▶ **Work item**
Rewrite the abortion exchange from "Legalized abortion facilitates" to "way you do.", putting "foster" wherever "adopt" appears.

▶ **Text shown**
▼

Legalized abortion facilitates a society where those women who want to work and have enjoyable sex lives can do so.

You can't define "better off" only in terms of "more life choices" -- and perhaps the woman became infertile for some reason after that, and so this was her last chance to be a mother, so she has less life choices, now.

One can always become a mother, Marquis. There are plenty of children to adopt in this world.

You're a bigot, not just anti-Catholic, but anti- anyone who doesn't fetishize success and sex the way you do.

Marquis, again, I stand for the right of all those devout Catholic mothers who just want to marry early and take care of the kids to do so, so long as they can afford it. I don't see how that is bigotry.

I am for giving people the CHOICE to do something different, something that will allow society to take advantage of the talents of closer to 100 percent of its adult population. And yes, I think that is the right choice. But I don't believe in using government power to stop women from making other choices.

Only a warped mind would call that a form of bigotry.

You, on the other hand, want to use government power to FORECLOSE life choices.

More generally, I think that "maximizing life choices" is a nice summary of the nastiness of a certain view of life. Loyalty and love do not maximize choices. Being unrooted, disloyal, cruel, and powerful maximizes pure choice, in a sense. The man with a conscience has a very limited set of choices in life; the man without conscience can choose to act well, but is not forced too, and he can certainly make more money, if he's smart enough to avoid getting caught. Maximizing choice is the life program of a thug, a cheat, or a sociopath. That some "liberals" fetishize it as the Good Life or an actual goal in itself speaks to the roaring vacuums at the heart of many people, and many ideas.

What's missing in your vision, Marquis, is any mention of gender equality. I think equality is the single most important value-- we all must have the same opportunity to actualize our potential, without regard to our gender. It's more important than any of the stuff you mention in that paragraph.

I don't think you even believe in it-- or at the very least, you ignore it whenever it conflicts with anything that your untrue religious beliefs teach you.

I think equality is the single most important value

If equality is more important than love and more important than loyalty (without which there can be little love among humans, for one thing), yes, that is a rather significant divergence between us. Actualizing our potential to contribute to the engines of society -- for what purpose? You have no notion of anything higher than a good lay or loads of money, as far as I can tell. Your "equality" is all in pursuit of toys and orgasms, which doesn't even raise it to a very high level of equality in th eyes of most thinkers on that subject, as far as I can see.

You don't have to be a conservative Catholic to find a world view that thinks equality (in producing economic benefits for society alone, as far as I can tell) is more important than love is selfish, nasty, and inhumane. It's a popular POV among young, amoral, intelligent, emotionally stunted men, though. Oddly enough, for sexual reasons (I suppose) it seems to appear more on the left these days (true socialism is dead so the left isn't much to fear for the intelligent get-ahead guy -- it won't rob you, and it will help you get laid), and the Randian types on the right who are (to my old eyes) quite similar seem less a presence.

My goodness. What a dehumanizing and empty view of human nature Dilan seems to have.

Marquis, I don't particularly see that 'equality' is very important to Dilan's worldview. Quite the opposite, in fact. Look at the last few posts of his. He wants the world to be divided between the stupid rural women who do the hired labor and bear the children, and the smart, urban advertising executives who have fun in the bedroom and make lots of money in the boardroom and don't bother about menial labor like changing diapers, nursing babies, or sweeping their own homes. That isn't equality, it's aristocracy.

your precious boardroom/bedroom women are no better than the impoverished teenage welfare mother, and morally speaking probably a good bit worse. at least the welfare mothers have the decency not to kill their own children in pursuit of more money and more orgasms.

▲

▶ **Recorded data**
▼

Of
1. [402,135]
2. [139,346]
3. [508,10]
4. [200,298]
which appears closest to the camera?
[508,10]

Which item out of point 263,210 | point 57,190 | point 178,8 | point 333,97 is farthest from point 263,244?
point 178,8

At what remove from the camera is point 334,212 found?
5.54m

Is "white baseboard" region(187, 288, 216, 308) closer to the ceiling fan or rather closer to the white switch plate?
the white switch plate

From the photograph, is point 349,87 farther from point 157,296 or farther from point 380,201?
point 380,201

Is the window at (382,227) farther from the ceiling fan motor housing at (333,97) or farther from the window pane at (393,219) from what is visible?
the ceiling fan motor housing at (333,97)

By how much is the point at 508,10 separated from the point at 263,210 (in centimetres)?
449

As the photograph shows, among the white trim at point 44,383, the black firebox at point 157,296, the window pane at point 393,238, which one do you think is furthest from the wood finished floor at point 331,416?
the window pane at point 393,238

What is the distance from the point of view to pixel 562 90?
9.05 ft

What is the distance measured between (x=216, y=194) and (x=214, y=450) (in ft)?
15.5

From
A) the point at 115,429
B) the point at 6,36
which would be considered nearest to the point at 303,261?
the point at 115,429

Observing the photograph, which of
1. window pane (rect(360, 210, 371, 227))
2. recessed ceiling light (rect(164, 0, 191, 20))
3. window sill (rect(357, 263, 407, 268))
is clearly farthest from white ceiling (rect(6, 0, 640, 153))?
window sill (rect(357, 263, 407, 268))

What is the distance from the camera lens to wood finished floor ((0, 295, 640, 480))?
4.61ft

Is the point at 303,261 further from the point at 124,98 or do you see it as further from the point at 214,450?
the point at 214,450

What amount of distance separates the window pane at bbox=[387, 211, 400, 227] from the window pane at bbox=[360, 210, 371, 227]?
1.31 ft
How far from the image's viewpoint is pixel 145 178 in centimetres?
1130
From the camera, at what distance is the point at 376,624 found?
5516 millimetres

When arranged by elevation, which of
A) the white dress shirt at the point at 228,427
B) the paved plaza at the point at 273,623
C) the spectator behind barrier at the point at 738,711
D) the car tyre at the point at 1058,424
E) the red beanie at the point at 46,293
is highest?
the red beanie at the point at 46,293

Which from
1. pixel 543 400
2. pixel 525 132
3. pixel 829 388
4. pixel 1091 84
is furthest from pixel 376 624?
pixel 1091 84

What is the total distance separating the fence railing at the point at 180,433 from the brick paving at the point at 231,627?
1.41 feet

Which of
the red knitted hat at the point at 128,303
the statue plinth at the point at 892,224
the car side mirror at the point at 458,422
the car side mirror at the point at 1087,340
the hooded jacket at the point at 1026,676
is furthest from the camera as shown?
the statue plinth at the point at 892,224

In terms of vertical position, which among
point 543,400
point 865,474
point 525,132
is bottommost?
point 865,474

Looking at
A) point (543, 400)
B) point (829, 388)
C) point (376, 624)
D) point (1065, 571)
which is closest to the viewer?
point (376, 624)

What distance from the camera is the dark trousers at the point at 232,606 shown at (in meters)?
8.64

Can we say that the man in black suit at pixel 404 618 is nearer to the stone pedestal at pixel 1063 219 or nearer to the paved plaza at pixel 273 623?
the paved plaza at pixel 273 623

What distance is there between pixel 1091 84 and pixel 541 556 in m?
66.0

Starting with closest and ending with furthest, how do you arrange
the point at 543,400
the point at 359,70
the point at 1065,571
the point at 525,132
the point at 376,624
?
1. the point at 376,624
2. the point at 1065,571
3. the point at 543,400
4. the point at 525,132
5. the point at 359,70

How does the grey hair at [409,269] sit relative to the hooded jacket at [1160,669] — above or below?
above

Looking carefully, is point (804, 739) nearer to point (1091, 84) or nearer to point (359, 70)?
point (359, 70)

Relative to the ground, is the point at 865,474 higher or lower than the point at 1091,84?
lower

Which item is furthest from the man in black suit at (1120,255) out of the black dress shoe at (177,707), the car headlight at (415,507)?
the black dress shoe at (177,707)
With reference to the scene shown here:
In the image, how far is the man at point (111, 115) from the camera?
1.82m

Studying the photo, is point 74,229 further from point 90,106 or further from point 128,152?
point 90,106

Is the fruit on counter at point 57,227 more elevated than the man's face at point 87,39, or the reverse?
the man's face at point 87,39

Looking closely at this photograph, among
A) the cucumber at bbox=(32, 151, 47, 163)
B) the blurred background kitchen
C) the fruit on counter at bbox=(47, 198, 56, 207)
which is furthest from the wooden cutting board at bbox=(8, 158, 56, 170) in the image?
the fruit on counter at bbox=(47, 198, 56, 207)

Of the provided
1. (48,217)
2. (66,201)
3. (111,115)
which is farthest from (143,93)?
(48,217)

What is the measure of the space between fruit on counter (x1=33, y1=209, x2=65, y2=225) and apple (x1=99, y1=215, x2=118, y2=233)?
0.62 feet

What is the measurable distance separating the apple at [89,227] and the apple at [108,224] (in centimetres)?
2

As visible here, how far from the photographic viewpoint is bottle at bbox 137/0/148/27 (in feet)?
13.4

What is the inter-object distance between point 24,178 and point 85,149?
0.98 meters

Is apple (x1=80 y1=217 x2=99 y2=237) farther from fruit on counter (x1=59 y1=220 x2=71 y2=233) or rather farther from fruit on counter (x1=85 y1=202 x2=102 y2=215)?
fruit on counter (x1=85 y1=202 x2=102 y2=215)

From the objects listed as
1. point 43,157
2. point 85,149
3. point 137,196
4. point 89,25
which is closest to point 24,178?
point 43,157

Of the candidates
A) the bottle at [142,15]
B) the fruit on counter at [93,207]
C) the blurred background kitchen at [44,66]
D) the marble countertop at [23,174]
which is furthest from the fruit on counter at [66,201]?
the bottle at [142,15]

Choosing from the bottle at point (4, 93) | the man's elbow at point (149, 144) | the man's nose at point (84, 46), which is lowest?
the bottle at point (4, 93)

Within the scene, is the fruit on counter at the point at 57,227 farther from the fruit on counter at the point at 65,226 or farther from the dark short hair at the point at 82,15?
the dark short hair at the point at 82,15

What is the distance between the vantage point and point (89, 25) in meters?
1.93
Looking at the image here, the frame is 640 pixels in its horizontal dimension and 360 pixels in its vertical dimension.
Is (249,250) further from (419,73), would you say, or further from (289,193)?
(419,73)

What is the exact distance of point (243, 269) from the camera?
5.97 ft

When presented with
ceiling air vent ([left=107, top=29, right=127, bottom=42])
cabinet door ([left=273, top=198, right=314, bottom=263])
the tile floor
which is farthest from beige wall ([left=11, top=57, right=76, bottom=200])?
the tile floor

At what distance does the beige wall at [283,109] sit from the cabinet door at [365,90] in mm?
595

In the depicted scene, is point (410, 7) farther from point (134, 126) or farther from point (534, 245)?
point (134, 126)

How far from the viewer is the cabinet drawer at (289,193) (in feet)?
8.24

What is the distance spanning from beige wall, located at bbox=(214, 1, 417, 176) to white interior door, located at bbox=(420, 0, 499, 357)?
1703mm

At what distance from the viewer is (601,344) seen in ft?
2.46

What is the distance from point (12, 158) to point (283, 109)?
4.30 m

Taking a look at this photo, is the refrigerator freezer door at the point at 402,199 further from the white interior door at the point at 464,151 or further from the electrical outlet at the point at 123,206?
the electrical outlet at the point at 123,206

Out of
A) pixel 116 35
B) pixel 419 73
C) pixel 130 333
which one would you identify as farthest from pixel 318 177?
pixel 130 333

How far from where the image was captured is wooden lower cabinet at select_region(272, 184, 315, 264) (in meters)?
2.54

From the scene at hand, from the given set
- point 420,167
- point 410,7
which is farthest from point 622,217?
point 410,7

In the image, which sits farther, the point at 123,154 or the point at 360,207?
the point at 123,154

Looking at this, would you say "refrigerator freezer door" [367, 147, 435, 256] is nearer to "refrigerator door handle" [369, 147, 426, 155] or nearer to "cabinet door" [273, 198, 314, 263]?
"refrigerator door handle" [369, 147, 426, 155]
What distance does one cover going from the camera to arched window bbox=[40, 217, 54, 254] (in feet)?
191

▲

▶ **Expected output**
Legalized abortion facilitates a society where those women who want to work and have enjoyable sex lives can do so.

You can't define "better off" only in terms of "more life choices" -- and perhaps the woman became infertile for some reason after that, and so this was her last chance to be a mother, so she has less life choices, now.

One can always become a mother, Marquis. There are plenty of children to foster in this world.

You're a bigot, not just anti-Catholic, but anti- anyone who doesn't fetishize success and sex the way you do.